* Dokumentauszug:

━━━━

# WinCC flexible Runtime auf Windows mobile



## nemira (19 Januar 2009)

Hallo,

ist es möglich die Runtimesoftware von WinCC flexible 2007 oder 2008
auf einem kleinen mobilen WLAN fähigem PC, Pocket PC oder PDA laufen zu lassen?(Windows mobile)
Hindergrund ist eine günstige mobile Überwachung meiner Homesteuerung.
Oder gibt es einen ca 5 Zoll kleinen Touch PC auf dem mann Windows XP Prof. aufspielen kann? 		







http://www.sps-forum.de/editpost.php?do=editpost&p=178096


----------



## Ralle (19 Januar 2009)

Also ich hab ein Xperia X1 mit Win-Mobile 6.1 und einen älteren MDA II mit Win-Mobile 3. Was recht gut funktioniert, ist die Steuerung meines WinXP per RemoteControl. Das X1 hat 800x600 Bildpunkte, da kann man schon ordentlich was sehen und fix geht das auch. Funktioniert bei mir per Wlan, sollte dann aber sogar per Einwahl über DSL gehen, so ich den PC dafür freigebe. Wenn du also eine Runtime auf deinem PC laufen läßt, wäre das eine Möglichkeit. Außerdem gibt es für die WinCCFlexRT ja noch die Option per WEB darauf zuzugreifen (war das sm@rtAccess?), aber die muß man extra kaufen.

PS: Ein Post zum selben Thema genügt!


----------



## Sandman (19 Januar 2009)

━━━━

* Einträge mit Fragen zu Szenen:
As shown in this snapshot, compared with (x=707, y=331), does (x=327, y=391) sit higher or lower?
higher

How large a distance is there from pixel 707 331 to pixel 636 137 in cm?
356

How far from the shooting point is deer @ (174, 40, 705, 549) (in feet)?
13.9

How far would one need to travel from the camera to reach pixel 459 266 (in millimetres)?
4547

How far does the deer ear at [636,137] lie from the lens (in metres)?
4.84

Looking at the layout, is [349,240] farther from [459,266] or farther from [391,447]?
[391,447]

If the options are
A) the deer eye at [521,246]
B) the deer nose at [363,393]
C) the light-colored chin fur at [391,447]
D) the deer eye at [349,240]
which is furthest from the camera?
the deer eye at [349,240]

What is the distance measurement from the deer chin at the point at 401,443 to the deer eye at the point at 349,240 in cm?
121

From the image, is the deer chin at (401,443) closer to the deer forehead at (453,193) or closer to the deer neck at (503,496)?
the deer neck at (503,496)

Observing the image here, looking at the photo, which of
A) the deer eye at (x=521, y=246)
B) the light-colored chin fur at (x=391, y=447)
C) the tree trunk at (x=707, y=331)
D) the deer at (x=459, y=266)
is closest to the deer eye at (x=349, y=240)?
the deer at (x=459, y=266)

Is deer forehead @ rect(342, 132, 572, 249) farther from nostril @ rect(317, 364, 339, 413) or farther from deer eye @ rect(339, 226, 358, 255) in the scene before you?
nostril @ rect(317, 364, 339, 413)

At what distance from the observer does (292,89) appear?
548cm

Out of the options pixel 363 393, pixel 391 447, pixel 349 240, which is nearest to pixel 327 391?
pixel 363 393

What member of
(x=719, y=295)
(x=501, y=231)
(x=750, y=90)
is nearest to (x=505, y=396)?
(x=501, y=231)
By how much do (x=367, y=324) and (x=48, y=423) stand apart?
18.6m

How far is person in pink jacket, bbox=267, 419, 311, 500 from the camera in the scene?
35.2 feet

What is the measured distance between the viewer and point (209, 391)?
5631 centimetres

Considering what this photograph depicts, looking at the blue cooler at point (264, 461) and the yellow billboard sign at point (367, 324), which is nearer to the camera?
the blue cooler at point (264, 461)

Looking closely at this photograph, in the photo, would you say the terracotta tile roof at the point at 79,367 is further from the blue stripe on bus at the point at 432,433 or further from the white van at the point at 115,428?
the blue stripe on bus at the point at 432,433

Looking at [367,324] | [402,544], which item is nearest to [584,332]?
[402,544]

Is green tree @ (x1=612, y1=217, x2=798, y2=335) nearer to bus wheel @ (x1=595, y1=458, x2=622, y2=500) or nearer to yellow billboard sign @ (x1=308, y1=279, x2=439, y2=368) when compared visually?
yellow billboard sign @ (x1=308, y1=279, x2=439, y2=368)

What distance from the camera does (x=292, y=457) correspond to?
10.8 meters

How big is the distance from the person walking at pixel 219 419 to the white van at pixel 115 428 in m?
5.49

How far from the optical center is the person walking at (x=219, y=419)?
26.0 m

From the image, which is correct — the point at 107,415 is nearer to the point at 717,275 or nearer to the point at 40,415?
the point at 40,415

━━━━

* Schriftliche Aufgabe: Wie viele Bildpunkte hat das Xperia X1 laut dem Forumsthread zu WinCC flexible auf Windows mobile? Die Einträge werden hier nicht gebraucht.

* Lösung der Aufgabe: 800x600 Bildpunkte.